The actual and potential harm caused by an offence is a significant consideration in sentencing. It would be natural to expect that drug offending carries various levels of harm, and that the nature of the drug and its quantity are relevant to assessing the harm caused by a particular offence. However, in the absence of specific legislative guidance, it may be difficult to convince a court that an offence in respect of one drug is less serious than the same offence in respect of another drug.

In Adams v R [2008] HCA 15 (23 April 2008) this argument was presented but the Court held that there was an insufficient foundation, legal or factual, for it to be considered.

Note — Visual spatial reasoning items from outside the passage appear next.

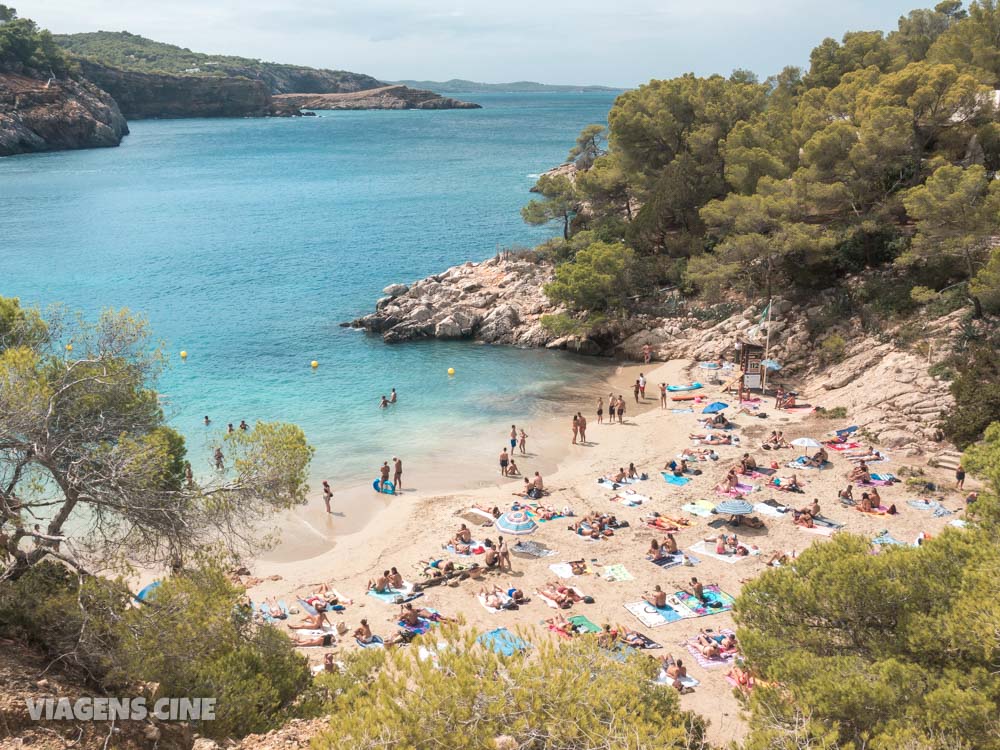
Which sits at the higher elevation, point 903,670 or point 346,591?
point 903,670

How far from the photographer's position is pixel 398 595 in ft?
61.2

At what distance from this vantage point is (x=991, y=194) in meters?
27.0

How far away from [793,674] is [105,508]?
1063 centimetres

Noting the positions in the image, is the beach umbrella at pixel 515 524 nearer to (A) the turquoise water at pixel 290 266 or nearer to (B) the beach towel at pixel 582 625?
(B) the beach towel at pixel 582 625

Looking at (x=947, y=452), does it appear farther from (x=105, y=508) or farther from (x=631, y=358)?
(x=105, y=508)

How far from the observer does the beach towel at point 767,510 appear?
2166cm

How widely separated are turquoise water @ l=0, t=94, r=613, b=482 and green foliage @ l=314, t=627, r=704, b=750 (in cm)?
952

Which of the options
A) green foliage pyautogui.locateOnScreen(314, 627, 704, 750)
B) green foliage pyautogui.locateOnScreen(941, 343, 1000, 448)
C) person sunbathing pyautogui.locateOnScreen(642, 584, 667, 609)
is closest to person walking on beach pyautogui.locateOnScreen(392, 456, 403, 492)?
person sunbathing pyautogui.locateOnScreen(642, 584, 667, 609)

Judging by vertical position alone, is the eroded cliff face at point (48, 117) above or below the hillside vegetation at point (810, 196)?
above

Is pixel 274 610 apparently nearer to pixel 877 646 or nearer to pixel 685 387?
pixel 877 646

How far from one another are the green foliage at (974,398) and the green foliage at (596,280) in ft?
55.9

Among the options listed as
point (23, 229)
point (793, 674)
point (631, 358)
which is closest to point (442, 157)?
point (23, 229)

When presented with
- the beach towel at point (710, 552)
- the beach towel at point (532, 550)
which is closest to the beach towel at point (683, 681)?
the beach towel at point (710, 552)

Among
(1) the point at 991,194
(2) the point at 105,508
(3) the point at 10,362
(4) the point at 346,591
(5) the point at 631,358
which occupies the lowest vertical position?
(4) the point at 346,591
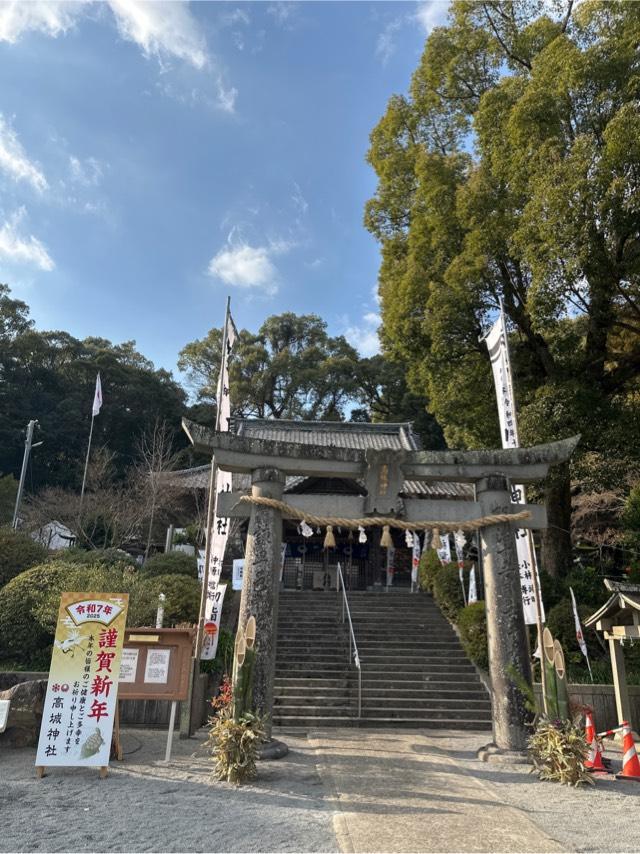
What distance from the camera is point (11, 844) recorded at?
12.7 feet

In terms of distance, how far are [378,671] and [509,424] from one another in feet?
19.0

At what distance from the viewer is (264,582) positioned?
6.87m

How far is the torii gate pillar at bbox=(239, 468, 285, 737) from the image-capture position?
254 inches

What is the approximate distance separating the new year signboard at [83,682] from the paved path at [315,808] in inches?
11.5

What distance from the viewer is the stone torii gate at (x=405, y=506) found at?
6.77m

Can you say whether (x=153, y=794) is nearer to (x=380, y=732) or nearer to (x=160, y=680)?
(x=160, y=680)

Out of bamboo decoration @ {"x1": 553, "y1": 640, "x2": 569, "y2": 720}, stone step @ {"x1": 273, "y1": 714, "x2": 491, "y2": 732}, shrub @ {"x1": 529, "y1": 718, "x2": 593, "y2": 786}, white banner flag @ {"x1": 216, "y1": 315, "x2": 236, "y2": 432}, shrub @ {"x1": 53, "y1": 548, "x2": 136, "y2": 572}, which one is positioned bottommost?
stone step @ {"x1": 273, "y1": 714, "x2": 491, "y2": 732}

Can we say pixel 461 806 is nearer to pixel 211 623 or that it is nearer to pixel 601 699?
pixel 211 623

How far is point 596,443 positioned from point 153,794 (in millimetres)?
11239

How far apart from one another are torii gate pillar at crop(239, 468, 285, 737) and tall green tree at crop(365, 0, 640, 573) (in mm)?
7587

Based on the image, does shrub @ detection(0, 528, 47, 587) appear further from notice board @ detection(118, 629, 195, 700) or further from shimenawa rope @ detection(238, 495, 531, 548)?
shimenawa rope @ detection(238, 495, 531, 548)

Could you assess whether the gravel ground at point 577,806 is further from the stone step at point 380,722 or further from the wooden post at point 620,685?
the stone step at point 380,722

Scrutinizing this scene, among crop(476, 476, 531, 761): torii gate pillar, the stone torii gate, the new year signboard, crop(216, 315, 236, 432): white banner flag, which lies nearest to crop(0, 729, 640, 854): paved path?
the new year signboard

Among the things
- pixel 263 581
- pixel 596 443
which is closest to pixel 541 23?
pixel 596 443
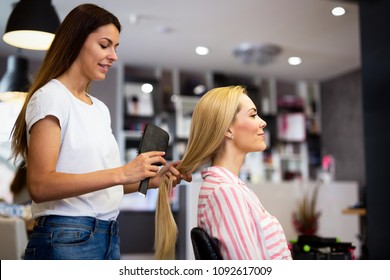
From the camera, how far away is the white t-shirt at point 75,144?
1484 mm

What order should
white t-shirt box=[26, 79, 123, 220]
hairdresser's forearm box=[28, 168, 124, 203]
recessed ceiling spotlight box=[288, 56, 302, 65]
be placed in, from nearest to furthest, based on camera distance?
hairdresser's forearm box=[28, 168, 124, 203]
white t-shirt box=[26, 79, 123, 220]
recessed ceiling spotlight box=[288, 56, 302, 65]

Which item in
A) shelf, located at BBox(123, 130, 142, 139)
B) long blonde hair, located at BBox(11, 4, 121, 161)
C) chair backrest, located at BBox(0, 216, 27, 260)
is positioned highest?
shelf, located at BBox(123, 130, 142, 139)

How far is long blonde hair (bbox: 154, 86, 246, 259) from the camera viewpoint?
67.1 inches

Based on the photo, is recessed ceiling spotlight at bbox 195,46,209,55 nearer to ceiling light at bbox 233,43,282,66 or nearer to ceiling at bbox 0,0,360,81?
ceiling at bbox 0,0,360,81

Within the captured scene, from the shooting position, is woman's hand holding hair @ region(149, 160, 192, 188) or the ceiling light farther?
the ceiling light

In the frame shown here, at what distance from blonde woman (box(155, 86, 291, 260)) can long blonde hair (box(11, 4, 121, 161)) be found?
0.47m

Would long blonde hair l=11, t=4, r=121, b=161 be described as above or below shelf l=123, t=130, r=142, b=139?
below

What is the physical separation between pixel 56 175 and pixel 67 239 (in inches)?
9.0

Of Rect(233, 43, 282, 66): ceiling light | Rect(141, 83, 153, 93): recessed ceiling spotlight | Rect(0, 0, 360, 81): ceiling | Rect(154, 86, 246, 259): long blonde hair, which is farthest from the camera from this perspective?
Rect(141, 83, 153, 93): recessed ceiling spotlight

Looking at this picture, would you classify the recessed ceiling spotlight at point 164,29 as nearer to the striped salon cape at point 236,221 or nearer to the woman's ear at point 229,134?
the woman's ear at point 229,134

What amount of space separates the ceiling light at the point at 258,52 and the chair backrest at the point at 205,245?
3.45 metres

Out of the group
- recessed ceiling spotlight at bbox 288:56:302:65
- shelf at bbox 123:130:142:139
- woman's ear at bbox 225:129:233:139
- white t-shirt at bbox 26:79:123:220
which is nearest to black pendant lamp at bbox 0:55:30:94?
white t-shirt at bbox 26:79:123:220

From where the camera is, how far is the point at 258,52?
5.00 metres

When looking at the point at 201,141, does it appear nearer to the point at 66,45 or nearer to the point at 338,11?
the point at 66,45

Gleeson CJ, Hayne, Crennan and Kiefel JJ jointly, after a slightly inaccurate summary in para 3 (inaccurate in that the contrast between the two legislative schemes mentioned there is not as great as suggested because harm-based arguments are available under each, and the classification of MDMA in New Zealand is not as the Court was advised), observed that there are difficulties in contending that offending involving one drug in a particular category poses more or less harm than the same offending involving another drug in that category:

“[9] The appellant’s entire argument is based on the factual assertion that ‘MDMA … is less harmful to users and to society than heroin.’ The quantities in contemplation for the purposes of that comparison are unspecified. How much MDMA is being compared with how much heroin? Other aspects of the meaning of the proposition are equally unclear. Harm to users and society is a protean concept. Counsel had understandable difficulty explaining exactly what the proposition means, let alone demonstrating, by evidence available to the sentencing judge or matters of which a court could take judicial notice, that it was true. What kinds of user, and what kinds of harm to society, are under consideration? The social evils of trading in illicit drugs extend far beyond the physical consequences to individual consumers. As the Victorian Court of Appeal pointed out in R v Pidoto and O’Dea [2006] VSCA 185; (2006) 14 VR 269 at 282 [59], ‘questions arise as to whether the perniciousness of a substance is to be assessed by reference to the potential consequences of its ingestion for the user, or its effect upon the user’s behaviour and social interactions, or the overall social and economic costs to the community.’ Furthermore, in relation to some of these matters, scientific knowledge changes, and opinions differ, over time. Generalisations which seek to differentiate between the evils of the illegal trade in heroin and MDMA are to be approached with caution, and in the present case are not sustained by evidence, or material of which judicial notice can be taken.”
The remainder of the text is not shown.